The murder of dissident journalist Jamal Khashoggi was planned by Saudi crown prince Mohammad Bin Salman's (widely known as MBS) media adviser, a number of media outlets reported on Saturday.
Saud al-Qahtani, known for his work for the crown prince as a social media adviser responsible for the smear campaign against dissidents, is now considered the man behind the Khashoggi case as both planner and director of the operation, the Wall Street Journal (WSJ) reported. According to the WSJ article "Behind Saudi Prince's Crackdown Was Confidant Tied to Khashoggi Killing," al-Qahtani is now under criminal investigation and fired from his job as media adviser.
Saud al-Qahtani, known for his work for the crown prince as a social media adviser, claimed to be responsible for the smear campaign against dissidents.
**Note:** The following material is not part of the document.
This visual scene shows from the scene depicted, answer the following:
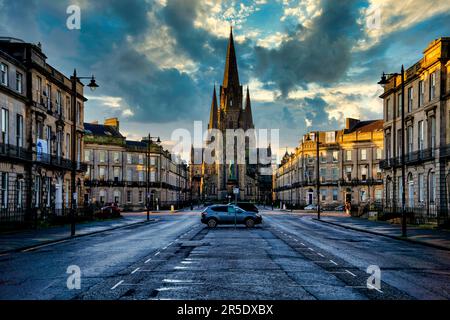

Khashoggi, a Saudi national and columnist for The Washington Post, disappeared Oct. 2 after entering the Saudi Consulate in Istanbul to receive paperwork he needed to get married. Once inside the consulate, he was immediately strangled and then dismembered, according to the Istanbul Prosecutor's office. The case has brought near unprecedented international scrutiny on Saudi Arabia and its powerful crown prince, whom Khashoggi had openly criticized.
The article also reported that al-Qahtani first tried to convince Khashoggi to return to Riyadh but when he failed, he planned the murder. The article questions whether or not the crown prince was aware of the plot since al-Qahtani was known as his "right-hand."
Revealing the WhatsApp messages of al-Qahtani to Khashoggi, the article shows that he tried to convince Khashoggi to return to his hometown by saying: "The crown prince values your role as an editor. He wants you back in Saudi Arabia." When Khashoggi' refused the request, Saudi Arabia banned his son Salah from leaving the kingdom, a ban that was lifted last week with Salah going to the U.S.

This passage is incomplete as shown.